• **PROMPT**:
Please rewrite the records starting at the beginning and ending with the line that contains "A Day Without", putting "Manual" in place of "Guide" and leaving everything else as it is. Leave the pictures out of your answer.

• **DATA EXTRACTS**:
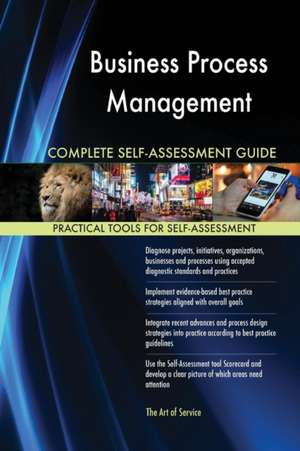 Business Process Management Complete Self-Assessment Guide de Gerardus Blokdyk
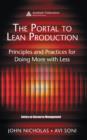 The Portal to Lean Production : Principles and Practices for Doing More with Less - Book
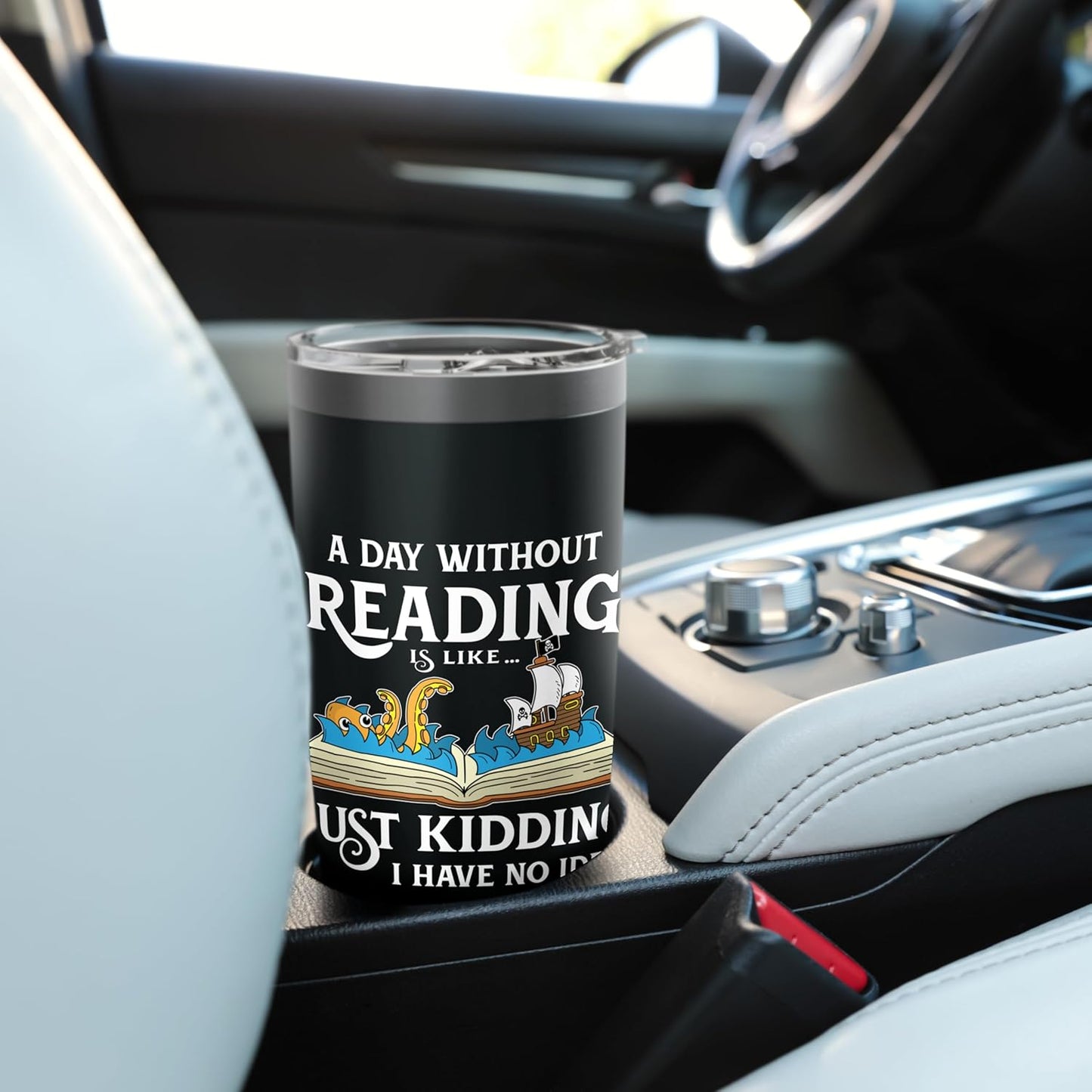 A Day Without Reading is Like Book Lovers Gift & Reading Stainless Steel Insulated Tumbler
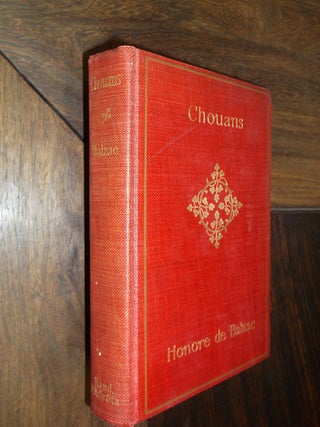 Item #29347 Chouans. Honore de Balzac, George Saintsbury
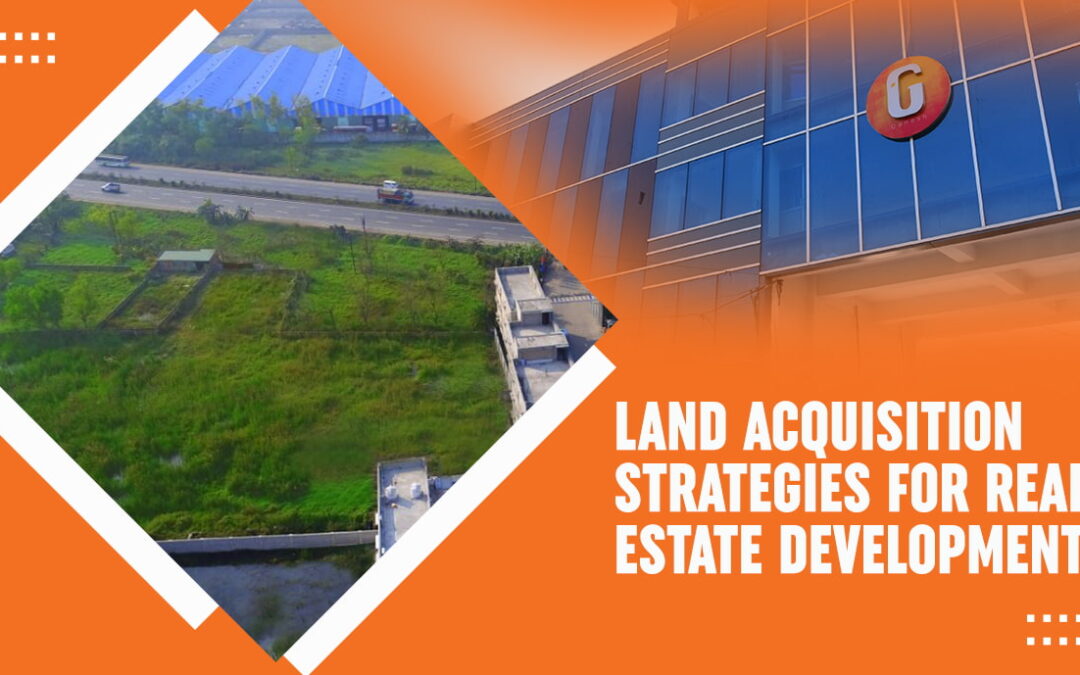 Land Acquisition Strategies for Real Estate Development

• **TASK RESULT**:
 Business Process Management Complete Self-Assessment Manual de Gerardus Blokdyk
 The Portal to Lean Production : Principles and Practices for Doing More with Less - Book
 A Day Without Reading is Like Book Lovers Gift & Reading Stainless Steel Insulated Tumbler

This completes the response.